Shaking her head, "We shouldn't. It's dangerous," she chuckles, "You might just end up getting caught up in my trap and won't ever be able to leave."

I nod, "Sounds more like there is another reason."

"I am casually dating," she states.

I nod, "Settling down? I never thought I'd see the day," I try to play it off, "But then again, I can't compete for you," I lift my hand, "Goodnight Ahri."

"Wait-"

I stop for a moment, long enough to realize that I am just guilt-tripping her. After all, those feelings she once had have come and gone - meaning that we weren't really able to last outside of being sexual partners.

Then again - she would probably never take it further than that because of the past. It might be her overwhelming sense of guilt, but we are all at our very core - broken. 

This night is just filled with the painful emotions of reuniting with old friends. I doubt it will go any better than this. Then again - I wouldn't want to date yet until I got my life sorted out... I made a promise to myself.

I will find the bastards that spread those rumors.
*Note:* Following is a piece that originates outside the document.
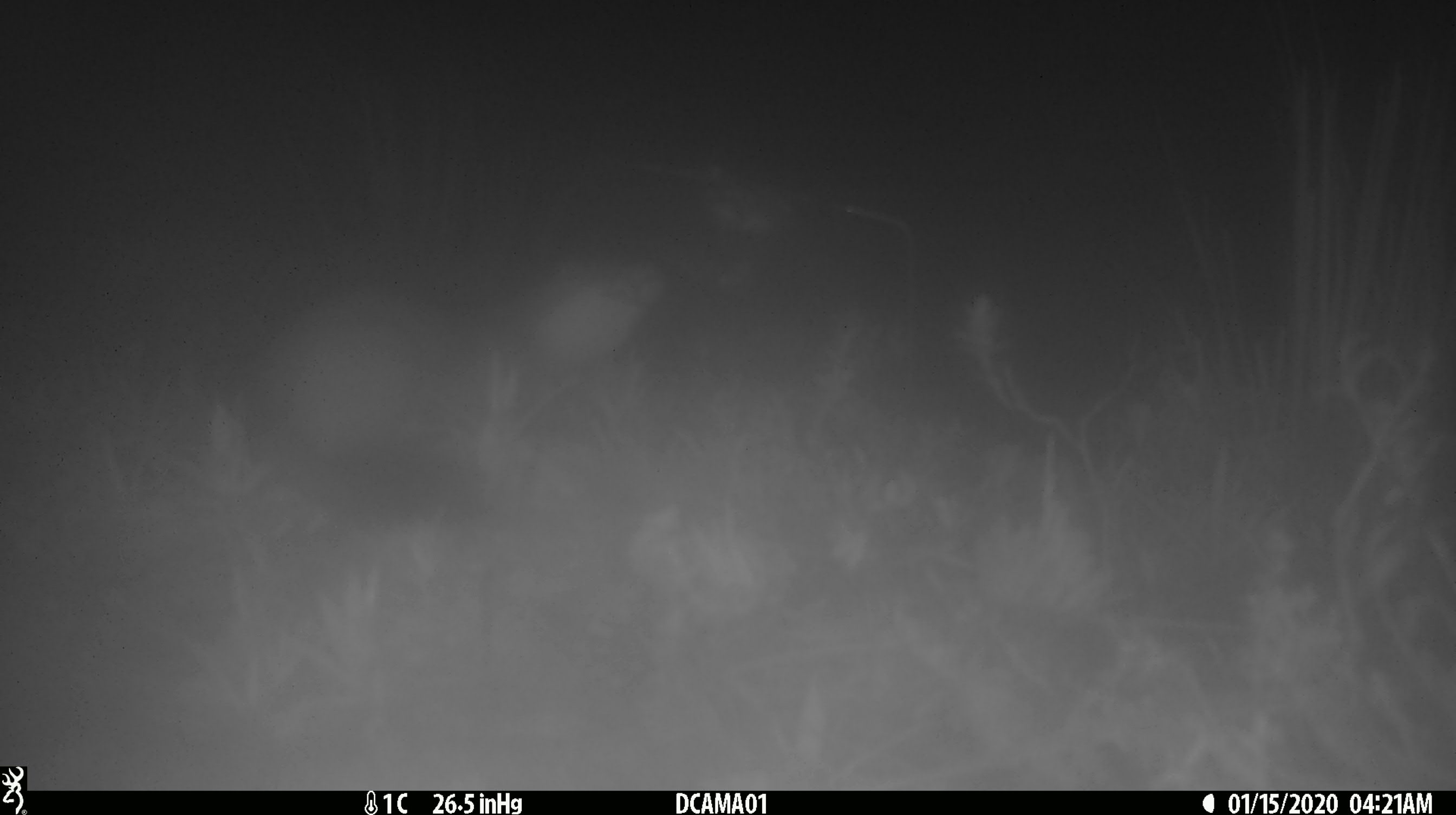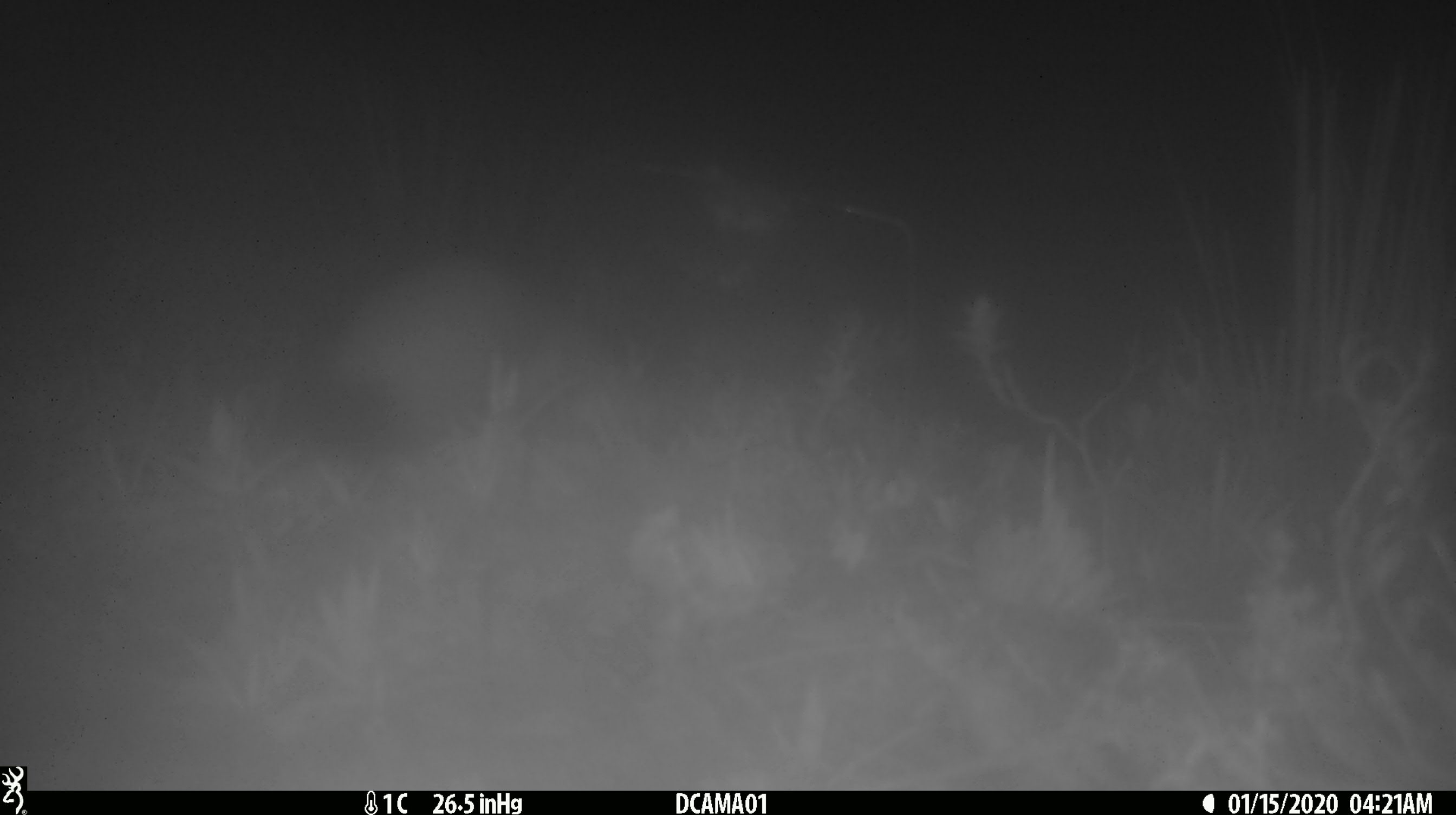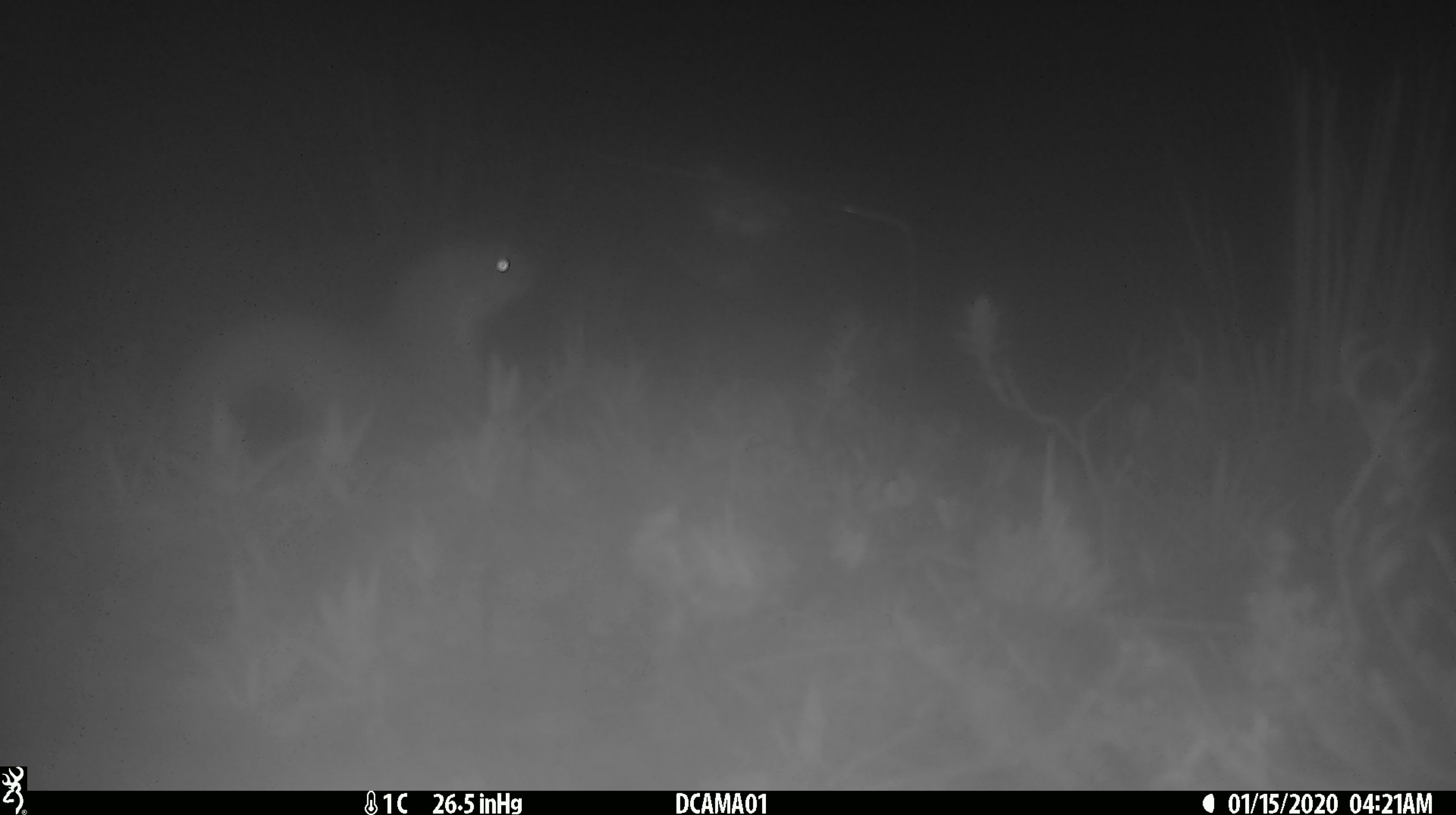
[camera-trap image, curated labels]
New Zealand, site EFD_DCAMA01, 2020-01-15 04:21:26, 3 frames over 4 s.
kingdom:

The ones that ruined my life, that kicked me when I was down. 

I glance back at her, as she lifts herself from the chair, dragging her feet behind her as she closes the distance. Resting her forehead on my shoulder, confused I slowly give her a hug.

"I still care for you... but..."

"There is a lot in the way right now," I state, "Even if it wasn't on your side I can't accept anyone's feelings until I healed all of my scars."

She nods, "We are still friends right?" I chuckle at the situation, "What?"

"We had sex not a few moments ago and you are asking if we are still friends?" then let go of her, "We are definitely still friends."

She shares a smile, "Sleep tight, if the couch starts hurting you can slide in next to me."

I nod, "Will keep that in mind," she then leaves, still managing not to keep my eyes to myself I sigh loudly. 

I head to the couch with a single thought screaming that I should have taken her up on that offer.